What it did make me think though was how bloody lucky I am / we are to live in a country where being gay just isn’t a problem. Not really, not on the scale it once was. The fact that I can live with my husband in the middle of Menopauseville, Northumberland and no-one really bats an eye is testament to how far we’ve come. My nana, god bless her, told all the old wrinklies at the WI about my wedding and challenged anyone who had a problem with it. She literally took all comments on her whiskery chin. I can’t personally remember the last time I experienced any sort of homophobia.

Sure, there’s the well-meant but incredibly offensive comments – I was told once by a colleague that ‘my religion doesn’t agree with gays, but don’t worry, I can tolerate you’ – like I was a bad smell, or an ingrown toenail. I resisted the urge to snip back that I don’t agree with grown men in frocks putting their holy willies into little boy’s bottoms, but what’s the use. You also get a lot of people asking ‘how it works’, like there is a hidden user guide (a gayde?) that explains all the mechanics (when he pushes, so do you), but that’s fair enough. I don’t mind answering questions as long as you’re comfortable with vivid descriptions and use of the term santorum. It’s a given now that if I’m filling out a form, I’ll be able to choose ‘Civil Partnered’ or ‘Married’ as opposed to ‘Living with Partner’, which was simply a euphemism for being a chutney-ferret.

Actually, the most devastating thing about filling out forms these days is that I’ve gone up an age-bracket – I now fall into the 30-34 category. Sniff. Might as well order myself some piss-knickers now. Sigh.

iPad running slowly now, clearly don’t feel with my sass. So let me chuck you a recipe like the decadent bitch that I am.

beef in honey and black pepper sauce

you’ll need these (serves two fatties):

  • 2 tbsp honey (5 syns)
  • 3 tbsp soy sauce
  • 1 tbsp fish sauce
  • 2 tbsp mirin
  • 1 tsp coarsely ground black pepper
  • 600g dried noodles
  • 1 onion, finely chopped
  • 400g diced beef
  • 1 broccoli, cut into florets
  • half a cabbage head, chopped


and you’ll need to do this

  • soak/cook the noodles according to the instructions
  • put a pan of water on and boil the broccoli and cabbage for about 5 minutes, drain and set aside.

_Tasks to complete_
1. According to the blog post, which age category does the writer now fall into on forms?
2. Using the blog post, explain why the writer calls life with a husband in Northumberland a testament to how far things have come.

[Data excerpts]
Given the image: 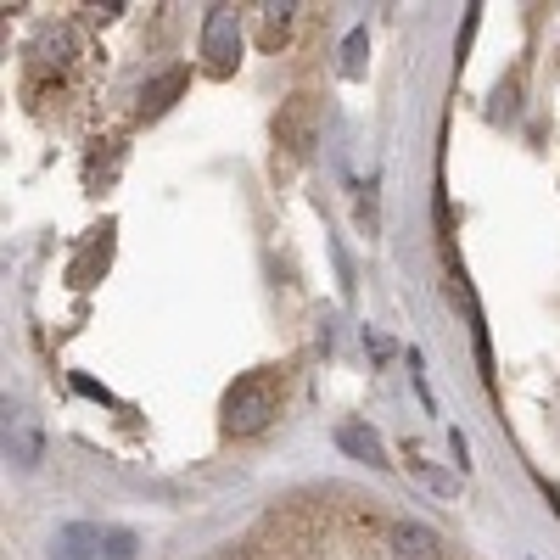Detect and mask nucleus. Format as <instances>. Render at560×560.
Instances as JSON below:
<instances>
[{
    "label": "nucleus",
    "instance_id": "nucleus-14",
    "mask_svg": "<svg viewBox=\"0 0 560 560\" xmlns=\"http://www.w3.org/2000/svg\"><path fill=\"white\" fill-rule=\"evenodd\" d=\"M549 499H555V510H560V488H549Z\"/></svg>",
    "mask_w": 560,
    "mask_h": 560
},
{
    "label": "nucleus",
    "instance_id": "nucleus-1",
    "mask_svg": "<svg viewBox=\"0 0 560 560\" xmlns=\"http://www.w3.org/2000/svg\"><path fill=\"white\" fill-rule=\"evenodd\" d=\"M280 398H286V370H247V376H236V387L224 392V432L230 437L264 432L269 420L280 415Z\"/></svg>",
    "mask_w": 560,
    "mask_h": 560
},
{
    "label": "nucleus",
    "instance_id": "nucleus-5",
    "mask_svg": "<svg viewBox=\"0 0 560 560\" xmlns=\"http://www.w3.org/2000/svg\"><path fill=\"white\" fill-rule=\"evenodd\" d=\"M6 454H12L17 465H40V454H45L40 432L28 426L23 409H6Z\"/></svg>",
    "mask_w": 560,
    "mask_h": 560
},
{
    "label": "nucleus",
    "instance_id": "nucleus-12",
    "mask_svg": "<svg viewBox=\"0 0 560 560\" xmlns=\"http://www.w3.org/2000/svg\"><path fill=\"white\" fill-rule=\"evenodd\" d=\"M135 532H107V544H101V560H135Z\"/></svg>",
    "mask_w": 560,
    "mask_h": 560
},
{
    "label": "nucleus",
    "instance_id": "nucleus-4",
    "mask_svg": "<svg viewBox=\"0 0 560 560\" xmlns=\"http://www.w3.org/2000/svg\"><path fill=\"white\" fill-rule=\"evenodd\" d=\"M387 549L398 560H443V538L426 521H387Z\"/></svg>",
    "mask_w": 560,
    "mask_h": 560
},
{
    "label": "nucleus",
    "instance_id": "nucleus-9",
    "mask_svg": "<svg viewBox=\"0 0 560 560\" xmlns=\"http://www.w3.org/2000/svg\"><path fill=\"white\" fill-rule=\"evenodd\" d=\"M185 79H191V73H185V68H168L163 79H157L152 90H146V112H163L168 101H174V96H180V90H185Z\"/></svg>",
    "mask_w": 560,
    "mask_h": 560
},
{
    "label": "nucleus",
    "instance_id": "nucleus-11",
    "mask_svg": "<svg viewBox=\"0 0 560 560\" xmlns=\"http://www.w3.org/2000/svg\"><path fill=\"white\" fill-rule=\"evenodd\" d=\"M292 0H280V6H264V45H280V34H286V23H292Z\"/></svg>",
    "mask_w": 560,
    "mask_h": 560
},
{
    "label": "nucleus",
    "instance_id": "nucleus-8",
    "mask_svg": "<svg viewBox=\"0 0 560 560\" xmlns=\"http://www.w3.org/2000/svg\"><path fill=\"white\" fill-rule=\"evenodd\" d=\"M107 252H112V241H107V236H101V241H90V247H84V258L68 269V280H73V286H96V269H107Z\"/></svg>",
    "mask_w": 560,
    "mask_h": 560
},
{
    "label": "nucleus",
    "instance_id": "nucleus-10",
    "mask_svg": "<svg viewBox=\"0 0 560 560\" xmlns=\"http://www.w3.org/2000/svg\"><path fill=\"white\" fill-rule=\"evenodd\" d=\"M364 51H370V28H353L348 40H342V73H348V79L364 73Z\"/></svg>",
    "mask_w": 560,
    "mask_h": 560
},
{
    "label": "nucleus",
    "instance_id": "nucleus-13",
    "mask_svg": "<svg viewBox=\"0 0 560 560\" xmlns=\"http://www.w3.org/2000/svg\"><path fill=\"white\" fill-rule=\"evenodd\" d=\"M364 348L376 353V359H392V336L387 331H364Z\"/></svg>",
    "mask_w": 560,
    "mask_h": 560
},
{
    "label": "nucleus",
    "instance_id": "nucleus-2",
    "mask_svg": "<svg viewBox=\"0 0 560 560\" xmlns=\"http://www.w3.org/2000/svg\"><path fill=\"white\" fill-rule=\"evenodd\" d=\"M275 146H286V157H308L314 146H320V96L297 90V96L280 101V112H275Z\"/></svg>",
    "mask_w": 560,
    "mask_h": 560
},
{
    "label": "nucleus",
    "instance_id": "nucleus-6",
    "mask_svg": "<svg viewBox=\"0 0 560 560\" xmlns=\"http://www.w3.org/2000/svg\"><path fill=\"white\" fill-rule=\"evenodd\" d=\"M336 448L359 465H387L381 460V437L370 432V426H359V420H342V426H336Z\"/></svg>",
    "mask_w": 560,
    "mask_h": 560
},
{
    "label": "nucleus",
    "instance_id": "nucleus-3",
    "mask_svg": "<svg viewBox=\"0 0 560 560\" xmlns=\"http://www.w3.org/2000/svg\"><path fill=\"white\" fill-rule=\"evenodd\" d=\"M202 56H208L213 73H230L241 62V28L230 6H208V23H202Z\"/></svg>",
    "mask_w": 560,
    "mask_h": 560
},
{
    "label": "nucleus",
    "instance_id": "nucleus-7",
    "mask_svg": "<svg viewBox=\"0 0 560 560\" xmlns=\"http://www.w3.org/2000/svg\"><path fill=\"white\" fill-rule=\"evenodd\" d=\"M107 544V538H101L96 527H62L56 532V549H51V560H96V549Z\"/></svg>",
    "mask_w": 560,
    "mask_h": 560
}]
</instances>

_Task answers_
1. The 30-34 category.

2. The writer can live with a husband in the middle of Northumberland and no one really bats an eye. That shows being gay isn't a problem there, or at least not on the scale it once was.